The field theoretic studies of 2T-physics have been generalized to supersymmetric field theory with N=1,2,4 supersymmetry. It is expected that the more constraining structure of the underlying 4+2 theory has phenomenological consequences that would be relevant to distinguish 2T-physics from other approaches in experiments at the LHC starting in 2008, if supersymmetry is found experimentally at the TeV scale.


The field theory version of 2T-physics suggests new emergent principles in field theory. These have been enunciated in a paper that explores dual field theories in (d-1)+1 emergent spacetimes from a unifying field theory in d+2 spacetime.


Prior to recent success in field theory, the work on 2T-physics since 1998 had mostly concentrated on the worldline formalism of particles, and had demonstrated that 2T-physics stands above 1T-physics as a structure that encompasses and explains phenomena which appear very surprising from the point of view of 1T-physics.

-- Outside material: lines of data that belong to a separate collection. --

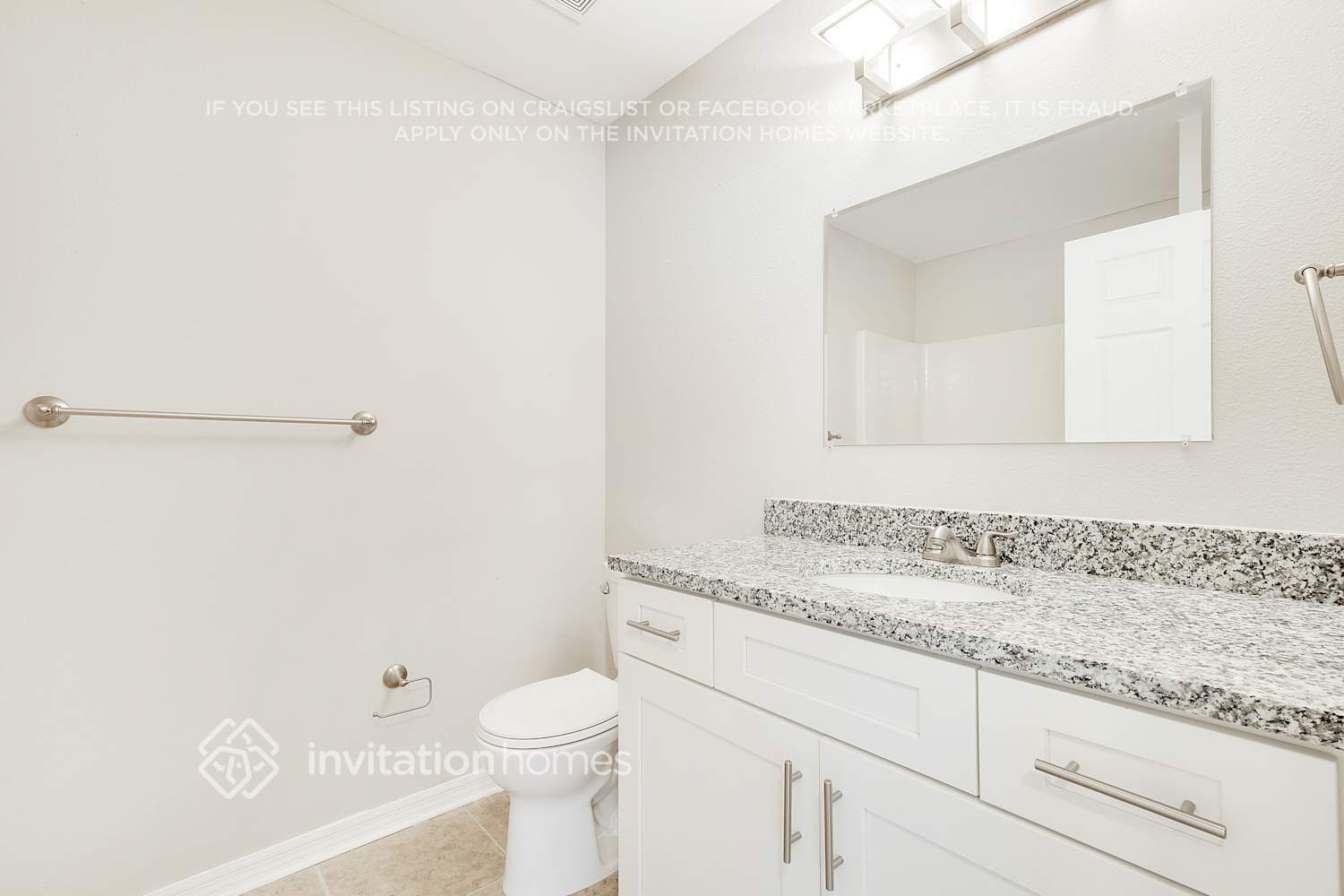 Building Photo - 2180 Wiley Oaks Ln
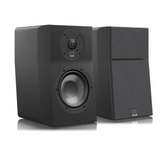 SVS Ultra Evolution Nano Bookshelf Speaker (Pair)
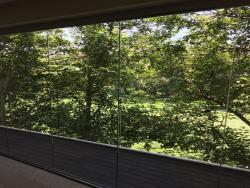 Departamento para Venta en Atizapán de Zaragoza - 5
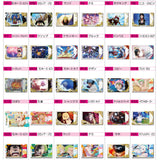 Itajaga ONE PIECE with Plamide LOG.4 [All 30 type set(Full Complete)]
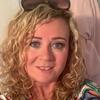 Carole Thomas - @carolethomas - TikTok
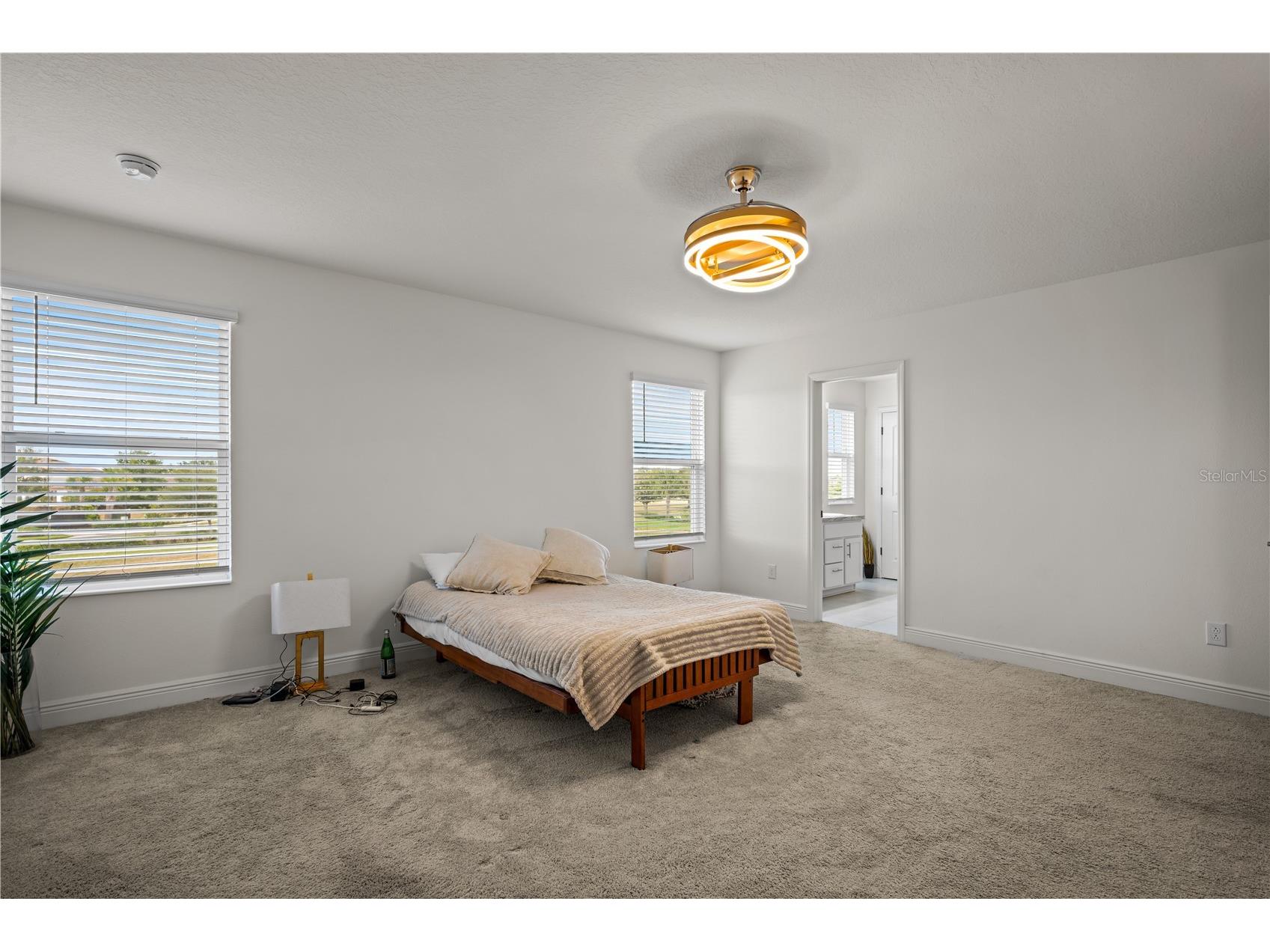 11567 Gallatin Trail Parrish FL 34219 A4698582 image37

The prior work on 2T-physics during 1998-2004 extended the initial concepts in several directions, including spinning particles, supersymmetry, and interactions of particles with background fields (electromagnetism, gravity, and all higher spin fields). Covariant quantization of 2T systems led to field theoretic equations of motion but without an action principle, and a non-commutative approach was developed for 2T-field theory in phase space. There was also some limited work on the world-sheet or world volume level for the 2T-physics formulation of strings and branes. Some hidden 10+2 or 11+2 structures in supergravity and M-theory, in the AdS5 x S5 and other compactifications, were also identified and explained as features of 2T-physics.


After some excursions into String Field Theory during 2001-2004 to explore non-commutative aspects, extensive research on 2T-physics resumed in 2004-2005. This was sparked by the twistor superstring and its relation to the twistor gauge of 2T-physics. New unifying roles for twistors were discovered and a new approach to spinning particles led to a new hidden SU(2,3) duality symmetry that includes conformal symmetry SU(2,2).

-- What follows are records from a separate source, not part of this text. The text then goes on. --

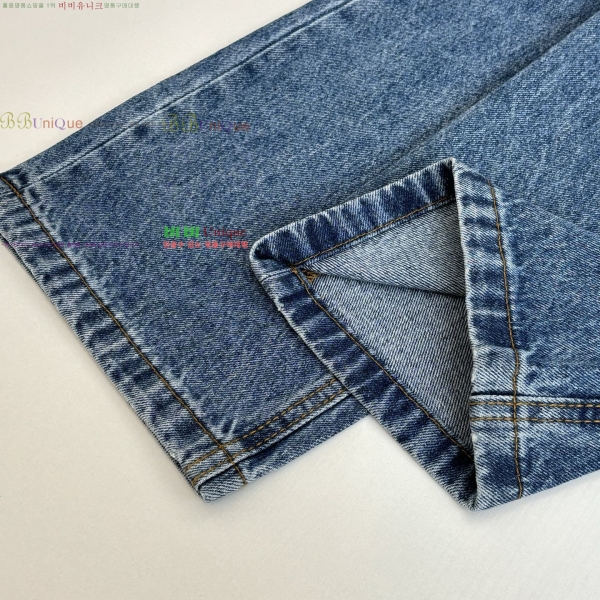 ���� �ο��� �Ƴ��׷� ���� ���� 24LW2641820-4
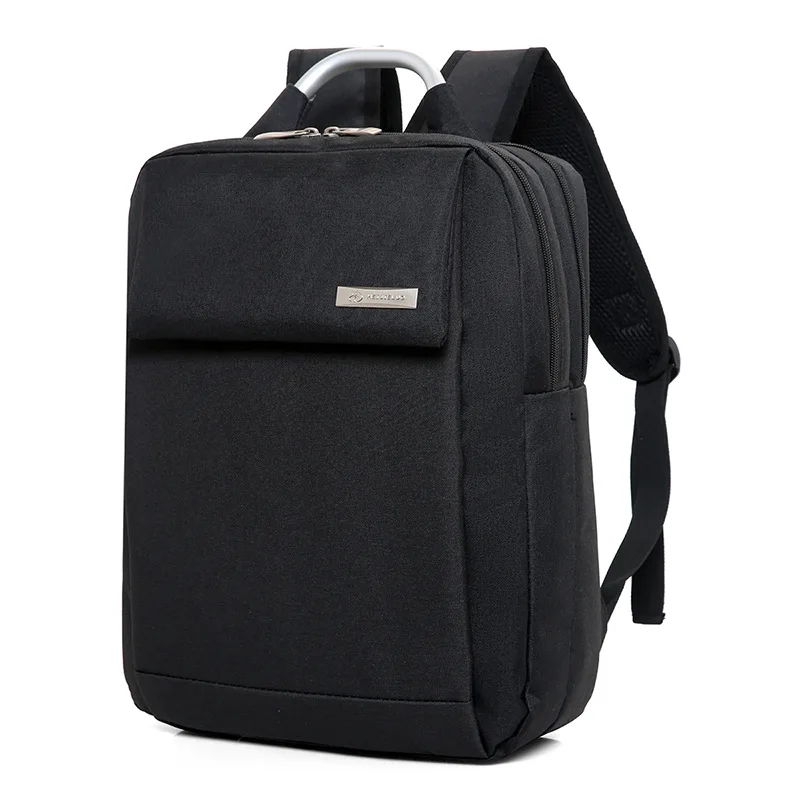 

Anti theft Expandable Laptop Men Backpack Kids Schoolbag Female Travel Business Male Backpacks Women College Bag mochila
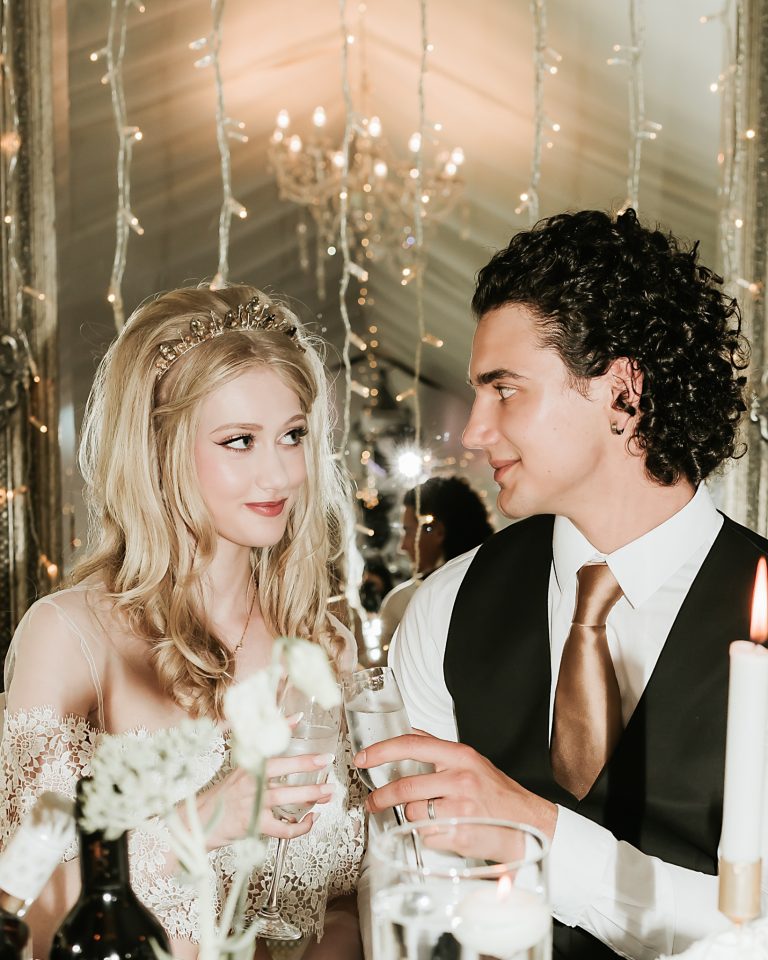 e7249563 1221 4c61 a9a0 418c14c467ba 768x960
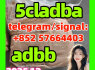 5cl - adb, 5c, 5cl, 5cl - adb - a, 5cladba With Lowest Price And Fast Delivery at Best Price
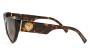 SUNGLASSES DOLCE & GABBANA 4536 502/13 5520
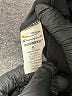 C9 By Champion Black Active Tank Size S - photo 8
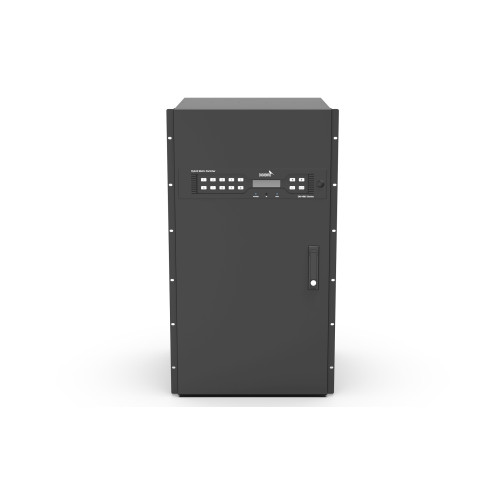 Шасси 19U Digibird DB-HMX2-E-FR19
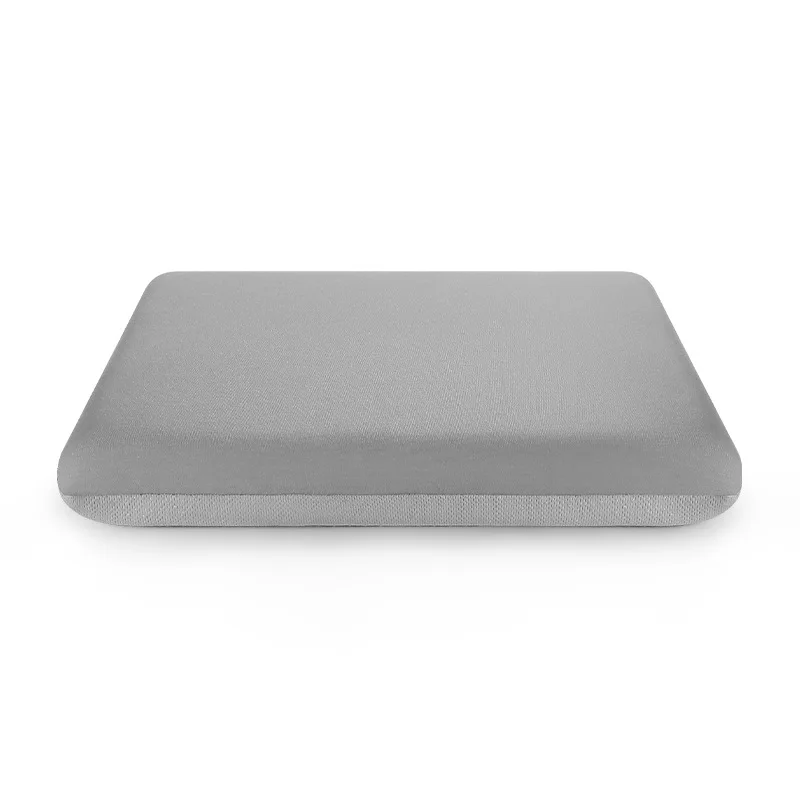 

Натуральная латексная подушка для сиденья SRETNO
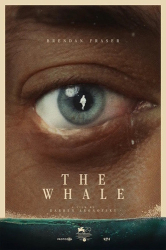 : The Whale 2022 German MD 1080p BluRay x264 - FSX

These older results, along with the more recent field theory successes mentioned above, have established that 2T-physics is a structure that correctly describes, at least in principle, all the physics we have understood up to now. But 2T-physics emerged also as a unification scheme that suggests the existence of new relationships and new phenomena that are not even hinted by 1T-physics and which remain so far largely unexplored both theoretically and experimentally.


This 2T-physics point of view provides new mathematical tools and new insights for understanding our universe. It also suggests a new paradigm for the construction of a fundamental theory that is likely to impact on the quest for unification.

For systems that are already understood, 2T-physics tells us that the description of dynamics via the usual 1T-formalism should be interpreted as emergent dynamics that holographically represents an image of a deeper higher dimensional structure in one extra space and one extra time. A lot more work awaits to be done in this direction to reveal the hidden dimensions in various 1T systems, including in the field theory formalism. Ultimately we expect 2T-physics to be useful not only for insights into the deeper structures, but also as a calculational tool that takes advantage of the dualities and hidden symmetries in 1T-physics field theory.

For systems that are not yet understood or even constructed, such as M-theory, 2T-physics points to a possible approach for a more symmetric and more revealing formulation in 11+2 dimensions that can lead to deeper insights, including a better understanding of space and time. The 2T approach could be one of the possible avenues to construct the most symmetric version of the fundamental theory.